I spent the rest of the time with the general tropical medicine providers, seeing more mundane cases than medical oddities. By happenstance one day seemed to be all about unhappy bowels and the uncomfortable individuals walking around town with them. It was in this clinic that I learned that the NHS brand of socialized medical care does not exactly protect the public from the depredations of private providers and labs out to make a buck on a gullible populace. One woman who had returned from exotic travels with a case of what looked a lot like post-gastroenteritis irritable bowels; she paid a private commercial lab to culture her stool (I suppose that's a mail-order transaction, though I didn't actually want to ask!), from which they gravely informed her that she had a colonization of Citrobacter and Blastocystis in her colon - and she came to us to ask for the appropriate treatment for such a terrible condition. The only problem is that Citrobacter is considered normal flora for the bowel, and eradicating it would not only be a lengthy and unpleasant affair, but would also probably leave her wide open for opportunistic bacteria that would take over in the absence of the usually bugs. The second bug, Blastocystis, is a matter of some controversy. Some think this is an important pathogen that might explain a large proportion of general bowel upset that usually falls under the catch-all of irritable bowel syndrome. The opposite camp points out that no one has actually been able to correlate the presence of the parasite with consistent symptoms. In any case, a whole cottage industry of private providers has sprouted up give the grave diagnosis and solemnly advice that patients immediately consult their the physicians for a course of metronidazole. This usually clears up low-level (and difficult to detect) giardia infections along the way, which makes it seem as if the lab was indeed correct that the Blastocystis was the problem. In any case, the lab makes its money, and any cases of cure reinforce their reputation for finding a mythological pathogen that mainstream medicine refuses to recognize - all this despite the stubborn little fact that not even those with a vested financial interest have been able to prove there's any symptoms at all from the bug itself.

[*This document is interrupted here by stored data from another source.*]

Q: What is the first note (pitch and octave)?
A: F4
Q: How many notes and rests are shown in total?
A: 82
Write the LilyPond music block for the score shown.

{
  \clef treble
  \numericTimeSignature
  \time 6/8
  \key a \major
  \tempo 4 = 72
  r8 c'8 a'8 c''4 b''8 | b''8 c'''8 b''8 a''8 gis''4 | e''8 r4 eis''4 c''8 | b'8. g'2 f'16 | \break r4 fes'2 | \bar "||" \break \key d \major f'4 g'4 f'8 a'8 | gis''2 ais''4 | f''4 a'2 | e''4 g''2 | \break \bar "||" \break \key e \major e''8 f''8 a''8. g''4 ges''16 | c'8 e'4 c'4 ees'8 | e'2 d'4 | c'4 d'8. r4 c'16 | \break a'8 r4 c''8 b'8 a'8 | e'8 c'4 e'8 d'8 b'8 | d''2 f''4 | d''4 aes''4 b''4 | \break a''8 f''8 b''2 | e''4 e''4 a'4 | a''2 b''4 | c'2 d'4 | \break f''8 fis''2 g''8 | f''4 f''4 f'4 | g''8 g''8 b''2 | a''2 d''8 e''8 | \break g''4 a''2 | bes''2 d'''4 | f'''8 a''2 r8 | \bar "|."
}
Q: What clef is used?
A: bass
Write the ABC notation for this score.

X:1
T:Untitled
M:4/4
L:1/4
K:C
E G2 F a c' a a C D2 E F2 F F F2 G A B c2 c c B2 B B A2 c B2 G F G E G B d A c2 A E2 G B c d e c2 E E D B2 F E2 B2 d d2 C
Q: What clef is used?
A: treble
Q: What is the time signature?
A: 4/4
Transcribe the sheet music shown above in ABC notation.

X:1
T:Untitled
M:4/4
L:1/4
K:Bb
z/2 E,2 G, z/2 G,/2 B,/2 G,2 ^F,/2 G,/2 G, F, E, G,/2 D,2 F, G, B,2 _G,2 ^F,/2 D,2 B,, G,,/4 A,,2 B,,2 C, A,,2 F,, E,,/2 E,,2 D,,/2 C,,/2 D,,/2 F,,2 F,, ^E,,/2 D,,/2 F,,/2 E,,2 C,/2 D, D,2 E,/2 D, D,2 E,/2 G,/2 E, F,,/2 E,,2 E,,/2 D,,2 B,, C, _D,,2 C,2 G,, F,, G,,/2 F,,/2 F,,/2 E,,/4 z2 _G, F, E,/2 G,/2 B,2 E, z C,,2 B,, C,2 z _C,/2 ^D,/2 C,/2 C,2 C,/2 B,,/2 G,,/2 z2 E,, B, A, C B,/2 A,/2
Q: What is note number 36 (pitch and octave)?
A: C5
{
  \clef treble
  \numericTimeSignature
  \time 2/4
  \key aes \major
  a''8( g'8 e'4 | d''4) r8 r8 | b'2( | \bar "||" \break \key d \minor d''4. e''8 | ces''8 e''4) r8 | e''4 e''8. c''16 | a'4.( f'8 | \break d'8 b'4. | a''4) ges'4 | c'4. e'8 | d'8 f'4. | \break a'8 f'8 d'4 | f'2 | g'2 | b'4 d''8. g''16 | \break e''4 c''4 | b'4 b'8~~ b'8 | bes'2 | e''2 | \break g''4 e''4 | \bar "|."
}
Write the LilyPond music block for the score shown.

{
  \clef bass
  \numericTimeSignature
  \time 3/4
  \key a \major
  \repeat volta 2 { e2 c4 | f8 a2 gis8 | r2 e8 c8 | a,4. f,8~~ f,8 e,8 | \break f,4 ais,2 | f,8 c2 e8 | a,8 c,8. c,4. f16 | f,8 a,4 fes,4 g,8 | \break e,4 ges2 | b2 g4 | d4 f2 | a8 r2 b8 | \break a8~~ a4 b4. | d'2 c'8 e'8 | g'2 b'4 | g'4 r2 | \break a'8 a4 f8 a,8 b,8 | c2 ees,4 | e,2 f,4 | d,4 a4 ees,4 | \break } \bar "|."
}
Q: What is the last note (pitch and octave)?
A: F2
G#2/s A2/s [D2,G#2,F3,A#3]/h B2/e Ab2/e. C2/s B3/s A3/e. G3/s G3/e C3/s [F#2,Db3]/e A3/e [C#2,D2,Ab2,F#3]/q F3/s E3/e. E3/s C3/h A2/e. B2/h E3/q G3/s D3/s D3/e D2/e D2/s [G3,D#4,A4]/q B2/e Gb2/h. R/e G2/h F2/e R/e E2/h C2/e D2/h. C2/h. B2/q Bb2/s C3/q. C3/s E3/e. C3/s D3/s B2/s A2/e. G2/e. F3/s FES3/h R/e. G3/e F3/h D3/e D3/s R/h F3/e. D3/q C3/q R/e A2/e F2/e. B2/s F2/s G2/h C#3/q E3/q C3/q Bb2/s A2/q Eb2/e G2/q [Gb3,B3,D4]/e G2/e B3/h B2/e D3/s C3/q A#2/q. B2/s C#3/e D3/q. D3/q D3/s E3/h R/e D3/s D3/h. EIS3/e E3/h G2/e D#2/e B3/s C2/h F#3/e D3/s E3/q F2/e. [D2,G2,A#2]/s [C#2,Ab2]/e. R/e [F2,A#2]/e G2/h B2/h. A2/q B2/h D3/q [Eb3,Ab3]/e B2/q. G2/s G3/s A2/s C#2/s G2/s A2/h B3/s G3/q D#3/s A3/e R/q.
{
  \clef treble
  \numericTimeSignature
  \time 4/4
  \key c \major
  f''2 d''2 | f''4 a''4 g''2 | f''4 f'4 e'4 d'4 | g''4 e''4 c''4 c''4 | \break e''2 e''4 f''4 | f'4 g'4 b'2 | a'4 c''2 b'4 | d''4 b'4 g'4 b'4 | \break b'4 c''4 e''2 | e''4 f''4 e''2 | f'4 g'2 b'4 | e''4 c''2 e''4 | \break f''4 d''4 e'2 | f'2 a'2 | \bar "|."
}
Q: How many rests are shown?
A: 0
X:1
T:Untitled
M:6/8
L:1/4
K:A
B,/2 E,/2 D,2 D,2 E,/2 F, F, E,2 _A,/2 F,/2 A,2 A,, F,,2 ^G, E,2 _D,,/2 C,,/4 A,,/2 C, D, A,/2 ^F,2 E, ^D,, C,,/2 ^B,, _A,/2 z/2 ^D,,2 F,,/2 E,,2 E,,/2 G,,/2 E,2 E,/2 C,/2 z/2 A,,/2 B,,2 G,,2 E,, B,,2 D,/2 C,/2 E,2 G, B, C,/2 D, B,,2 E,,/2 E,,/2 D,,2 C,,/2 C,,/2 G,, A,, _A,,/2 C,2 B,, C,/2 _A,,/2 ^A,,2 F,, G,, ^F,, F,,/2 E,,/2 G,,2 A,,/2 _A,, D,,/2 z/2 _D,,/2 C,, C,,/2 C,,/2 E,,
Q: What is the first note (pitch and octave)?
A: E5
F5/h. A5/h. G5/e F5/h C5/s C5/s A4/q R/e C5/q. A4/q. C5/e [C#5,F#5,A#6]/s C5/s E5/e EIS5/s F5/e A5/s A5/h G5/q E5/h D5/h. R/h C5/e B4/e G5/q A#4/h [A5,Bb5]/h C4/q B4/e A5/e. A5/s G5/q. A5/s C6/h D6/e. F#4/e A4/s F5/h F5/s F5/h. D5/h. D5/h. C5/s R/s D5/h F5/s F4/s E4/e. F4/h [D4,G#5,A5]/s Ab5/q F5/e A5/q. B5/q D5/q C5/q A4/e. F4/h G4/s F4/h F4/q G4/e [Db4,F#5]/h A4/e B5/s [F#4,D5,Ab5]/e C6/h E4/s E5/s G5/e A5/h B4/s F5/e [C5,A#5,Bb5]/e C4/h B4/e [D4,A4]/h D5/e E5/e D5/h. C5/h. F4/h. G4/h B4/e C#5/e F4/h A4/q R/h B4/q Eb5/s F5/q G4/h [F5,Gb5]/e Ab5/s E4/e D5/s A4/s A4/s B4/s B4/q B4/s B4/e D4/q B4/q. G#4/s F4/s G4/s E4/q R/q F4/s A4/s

In any case, after nearly a month with the tropical medicine teams, it strikes me that this is an area that I would like to keep one eye on, even as it's not the most common or lucrative profession in the decidedly temperate US. There is one stumbling block there, which is that the infectious disease training comes as a fellowship after an internal medicine residency. And since I want to go into family medicine - not internal medicine - that makes it a difficult path to follow. But I was also struck by the difference between medical care in the UK versus the US: in the UK, everyone with any access to the NHS can access the full breadth of the system - so a new immigrant with persistent pathogens left over from their homelands can go right to the specialist ID doctors who are most expert in those conditions. In the US, however, anyone without insurance (as is the case with most recent immigrants) usually ends up in the care of general practitioners in the community or government system of county clinics and the like. Most of the infectious diseases that I am interested in - TB, HIV, imported tropical pathogens - affect people who rarely reach specialized care unless their conditions are so bad as to require hospitalization. As such, with my intent to practice in the US, it makes more sense for me to train as a primary care generalist; were I intending to practice in the UK, I could quite well see myself going into the ID specialty.

And that was my month on tropical medicine - a perfect end to a year of tropical studies in the cold north lands of Britain.